By The Seep’s own thesis, Deeba was wrong. She did kill herself by reverting to infancy, and she wanted her wife to either kill herself, too, or become her fucking mother. (Honestly, fuck Deeba.)

It is beautiful and brave to go toward a new beginning. The entire book builds toward Trina growing and moving forward with a clear head. Cursed with immortality, everyone in The Seep will have to choose when to end their current selves. So why is going "back" suddenly beautiful? How is being too chickenshit to speak plainly brave?
 

I also rolled my eyes at the painfully ignorant/reductive takes like "pets and eating meat are WRONG because we are all animals," especially because characters eat fish regularly. We also see carnivores, even obligate carnivores, still exist and are actively part of this society as sapient moral beings, but the story never engages with what that means for their diets. (Also, if you can see the life the wood that became your furniture...why no introspection on eating plants? Why isn’t a more holistic cycle of life brought up as at least one possible norm?) 
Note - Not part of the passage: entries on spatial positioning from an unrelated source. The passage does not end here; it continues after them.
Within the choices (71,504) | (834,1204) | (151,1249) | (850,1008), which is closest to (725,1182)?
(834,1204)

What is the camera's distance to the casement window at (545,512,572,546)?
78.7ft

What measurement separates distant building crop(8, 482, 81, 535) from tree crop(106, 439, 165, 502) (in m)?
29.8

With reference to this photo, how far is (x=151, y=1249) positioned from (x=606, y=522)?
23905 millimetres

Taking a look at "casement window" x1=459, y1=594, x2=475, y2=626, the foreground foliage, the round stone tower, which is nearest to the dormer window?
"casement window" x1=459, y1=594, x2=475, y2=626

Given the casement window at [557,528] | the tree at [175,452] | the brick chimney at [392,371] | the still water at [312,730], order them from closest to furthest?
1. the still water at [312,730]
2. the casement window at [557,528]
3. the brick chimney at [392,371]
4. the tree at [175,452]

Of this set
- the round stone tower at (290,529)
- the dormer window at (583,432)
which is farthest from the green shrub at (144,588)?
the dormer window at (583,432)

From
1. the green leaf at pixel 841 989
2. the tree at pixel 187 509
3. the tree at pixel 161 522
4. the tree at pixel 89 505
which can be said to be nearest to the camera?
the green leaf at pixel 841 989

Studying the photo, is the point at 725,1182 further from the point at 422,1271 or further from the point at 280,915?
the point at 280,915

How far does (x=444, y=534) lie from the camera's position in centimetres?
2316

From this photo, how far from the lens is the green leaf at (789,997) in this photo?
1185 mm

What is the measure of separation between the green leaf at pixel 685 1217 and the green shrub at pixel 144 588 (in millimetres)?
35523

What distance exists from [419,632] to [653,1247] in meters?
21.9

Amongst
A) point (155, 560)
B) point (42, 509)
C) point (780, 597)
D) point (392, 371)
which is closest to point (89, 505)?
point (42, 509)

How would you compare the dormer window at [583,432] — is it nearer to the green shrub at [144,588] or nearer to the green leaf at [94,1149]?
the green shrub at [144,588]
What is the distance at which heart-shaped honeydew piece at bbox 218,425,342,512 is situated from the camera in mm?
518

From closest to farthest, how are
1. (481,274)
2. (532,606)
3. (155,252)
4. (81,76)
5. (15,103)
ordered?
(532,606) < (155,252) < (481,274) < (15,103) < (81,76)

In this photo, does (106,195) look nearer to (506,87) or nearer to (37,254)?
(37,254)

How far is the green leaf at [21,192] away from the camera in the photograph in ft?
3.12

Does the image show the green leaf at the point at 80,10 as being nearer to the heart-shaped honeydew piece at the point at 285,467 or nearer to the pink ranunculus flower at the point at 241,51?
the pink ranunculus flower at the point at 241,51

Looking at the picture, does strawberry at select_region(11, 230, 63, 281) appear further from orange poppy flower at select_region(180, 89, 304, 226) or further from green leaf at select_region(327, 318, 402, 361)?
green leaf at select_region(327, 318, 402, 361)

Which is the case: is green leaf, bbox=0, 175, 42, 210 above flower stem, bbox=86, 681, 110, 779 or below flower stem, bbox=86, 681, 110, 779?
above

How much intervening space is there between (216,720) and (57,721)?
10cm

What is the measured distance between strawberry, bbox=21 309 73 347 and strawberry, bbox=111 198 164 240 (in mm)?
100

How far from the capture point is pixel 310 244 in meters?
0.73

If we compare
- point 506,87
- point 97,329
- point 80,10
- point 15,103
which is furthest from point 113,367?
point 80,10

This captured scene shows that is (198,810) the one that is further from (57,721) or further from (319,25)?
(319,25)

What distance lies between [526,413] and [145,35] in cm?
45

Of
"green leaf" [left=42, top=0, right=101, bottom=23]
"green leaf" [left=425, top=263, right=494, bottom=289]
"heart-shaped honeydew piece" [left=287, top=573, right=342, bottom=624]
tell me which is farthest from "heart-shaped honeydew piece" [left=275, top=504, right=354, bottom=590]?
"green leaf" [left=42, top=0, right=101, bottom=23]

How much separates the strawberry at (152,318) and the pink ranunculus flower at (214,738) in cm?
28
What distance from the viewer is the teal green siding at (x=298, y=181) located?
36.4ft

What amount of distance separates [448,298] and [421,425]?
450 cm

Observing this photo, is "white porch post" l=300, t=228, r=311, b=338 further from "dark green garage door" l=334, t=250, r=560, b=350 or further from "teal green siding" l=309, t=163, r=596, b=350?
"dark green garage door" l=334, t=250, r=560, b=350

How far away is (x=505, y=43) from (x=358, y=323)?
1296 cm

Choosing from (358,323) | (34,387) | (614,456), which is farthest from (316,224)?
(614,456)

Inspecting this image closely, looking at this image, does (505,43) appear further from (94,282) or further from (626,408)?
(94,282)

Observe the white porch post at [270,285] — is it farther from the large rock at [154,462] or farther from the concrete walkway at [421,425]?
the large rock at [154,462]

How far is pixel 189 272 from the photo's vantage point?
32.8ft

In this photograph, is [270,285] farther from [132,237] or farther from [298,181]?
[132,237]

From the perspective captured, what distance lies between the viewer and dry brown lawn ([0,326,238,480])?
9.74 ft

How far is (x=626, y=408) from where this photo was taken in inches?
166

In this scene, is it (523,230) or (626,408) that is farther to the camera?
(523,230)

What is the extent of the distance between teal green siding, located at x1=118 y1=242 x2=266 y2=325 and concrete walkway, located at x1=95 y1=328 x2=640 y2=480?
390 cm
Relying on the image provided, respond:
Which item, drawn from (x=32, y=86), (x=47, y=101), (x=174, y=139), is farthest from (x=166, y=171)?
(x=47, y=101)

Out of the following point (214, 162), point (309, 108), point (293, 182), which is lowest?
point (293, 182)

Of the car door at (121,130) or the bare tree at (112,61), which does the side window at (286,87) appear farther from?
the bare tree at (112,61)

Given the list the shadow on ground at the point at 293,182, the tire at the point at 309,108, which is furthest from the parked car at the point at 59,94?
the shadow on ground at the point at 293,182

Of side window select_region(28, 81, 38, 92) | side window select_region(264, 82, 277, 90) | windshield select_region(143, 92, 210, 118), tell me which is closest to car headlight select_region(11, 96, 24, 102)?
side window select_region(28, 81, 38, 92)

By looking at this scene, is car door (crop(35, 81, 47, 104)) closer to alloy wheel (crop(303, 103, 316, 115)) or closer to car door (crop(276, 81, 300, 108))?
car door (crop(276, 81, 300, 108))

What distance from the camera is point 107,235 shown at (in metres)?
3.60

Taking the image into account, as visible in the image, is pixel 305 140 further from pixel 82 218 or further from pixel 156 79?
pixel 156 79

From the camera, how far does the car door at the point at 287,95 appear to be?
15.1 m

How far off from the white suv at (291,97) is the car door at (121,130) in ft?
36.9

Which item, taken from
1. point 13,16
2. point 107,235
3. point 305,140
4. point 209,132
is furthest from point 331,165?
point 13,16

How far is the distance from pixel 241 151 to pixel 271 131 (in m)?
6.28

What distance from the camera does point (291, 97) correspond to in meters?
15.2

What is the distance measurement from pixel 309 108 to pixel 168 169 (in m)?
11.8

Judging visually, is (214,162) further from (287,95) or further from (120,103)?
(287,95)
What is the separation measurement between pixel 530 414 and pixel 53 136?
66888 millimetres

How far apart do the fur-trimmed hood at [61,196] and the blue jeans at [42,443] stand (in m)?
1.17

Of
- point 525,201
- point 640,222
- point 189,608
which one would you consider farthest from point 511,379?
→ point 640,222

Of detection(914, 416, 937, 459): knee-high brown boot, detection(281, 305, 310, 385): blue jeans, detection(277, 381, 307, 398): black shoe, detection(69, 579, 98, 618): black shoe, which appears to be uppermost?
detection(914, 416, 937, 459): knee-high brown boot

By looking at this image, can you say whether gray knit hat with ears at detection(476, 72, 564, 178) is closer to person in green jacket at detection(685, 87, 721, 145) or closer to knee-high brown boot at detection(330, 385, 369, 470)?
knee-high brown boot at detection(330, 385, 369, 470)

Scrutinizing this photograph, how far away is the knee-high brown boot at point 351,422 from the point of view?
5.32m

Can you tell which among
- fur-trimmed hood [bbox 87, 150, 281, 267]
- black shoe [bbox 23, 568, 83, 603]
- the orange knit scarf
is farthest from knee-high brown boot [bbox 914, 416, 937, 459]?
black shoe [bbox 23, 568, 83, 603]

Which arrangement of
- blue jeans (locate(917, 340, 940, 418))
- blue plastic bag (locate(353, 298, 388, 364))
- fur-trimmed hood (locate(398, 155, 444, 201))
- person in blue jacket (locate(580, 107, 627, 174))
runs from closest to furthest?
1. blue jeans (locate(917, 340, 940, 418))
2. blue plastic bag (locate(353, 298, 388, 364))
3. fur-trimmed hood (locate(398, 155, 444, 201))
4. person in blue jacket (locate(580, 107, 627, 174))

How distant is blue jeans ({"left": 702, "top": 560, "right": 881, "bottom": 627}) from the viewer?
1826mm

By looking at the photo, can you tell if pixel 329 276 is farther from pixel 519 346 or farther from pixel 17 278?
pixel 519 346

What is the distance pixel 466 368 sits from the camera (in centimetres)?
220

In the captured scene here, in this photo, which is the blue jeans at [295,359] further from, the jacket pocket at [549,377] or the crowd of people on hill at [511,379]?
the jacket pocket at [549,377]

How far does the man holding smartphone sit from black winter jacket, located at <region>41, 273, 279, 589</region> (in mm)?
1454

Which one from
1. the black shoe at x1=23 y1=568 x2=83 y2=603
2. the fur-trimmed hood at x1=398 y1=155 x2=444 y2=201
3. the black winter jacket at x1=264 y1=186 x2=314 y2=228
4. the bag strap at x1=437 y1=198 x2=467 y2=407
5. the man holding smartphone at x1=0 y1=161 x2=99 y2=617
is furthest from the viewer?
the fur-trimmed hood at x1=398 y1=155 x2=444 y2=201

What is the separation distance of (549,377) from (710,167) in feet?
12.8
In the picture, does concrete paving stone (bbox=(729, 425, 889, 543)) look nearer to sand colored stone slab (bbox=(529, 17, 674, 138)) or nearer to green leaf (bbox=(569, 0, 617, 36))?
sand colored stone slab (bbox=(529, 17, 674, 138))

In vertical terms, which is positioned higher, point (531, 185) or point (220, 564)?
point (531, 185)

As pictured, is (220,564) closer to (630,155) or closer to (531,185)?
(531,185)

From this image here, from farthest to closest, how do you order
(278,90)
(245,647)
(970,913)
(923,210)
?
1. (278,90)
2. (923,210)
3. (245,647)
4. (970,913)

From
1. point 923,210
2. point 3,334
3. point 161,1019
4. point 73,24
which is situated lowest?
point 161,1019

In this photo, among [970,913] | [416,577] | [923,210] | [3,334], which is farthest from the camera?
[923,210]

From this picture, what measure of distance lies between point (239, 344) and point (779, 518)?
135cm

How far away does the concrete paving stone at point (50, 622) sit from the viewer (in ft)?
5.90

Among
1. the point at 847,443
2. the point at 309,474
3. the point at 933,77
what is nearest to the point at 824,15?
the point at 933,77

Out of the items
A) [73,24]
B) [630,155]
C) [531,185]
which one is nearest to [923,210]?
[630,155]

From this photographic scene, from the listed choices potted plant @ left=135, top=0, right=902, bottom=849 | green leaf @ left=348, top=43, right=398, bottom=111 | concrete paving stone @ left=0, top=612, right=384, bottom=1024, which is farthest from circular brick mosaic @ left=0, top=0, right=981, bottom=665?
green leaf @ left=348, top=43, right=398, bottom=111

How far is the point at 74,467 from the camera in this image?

Finally, it was odd to have a Native American protagonist whose indigenous identity is supposed to be climatically important, and then it's just never brought up outside her name and a single line. Throughout the book, we see Trina actively engage with all her other identities mentioned in the quote I pulled above, but we never even learn her tribe’s name.* In an invasion story set in North America, after the dissolution of the United States, Trina’s complicated feelings toward the Seep and its “utopian” plans never touch on what that means for her as a Native person. Which may be a good thing, as Porter is not Native American, but then why is Trina? Why in this story? 

*In a 2021 Mechanical Dolphin interview, Porter confirms Trina was meant to be "Mohegan from the Connecticut area," and that she wishes she’d made that explicit. So, I guess Trina calling herself an "old wolf" might be a nod to this, but that’s not my place to decide.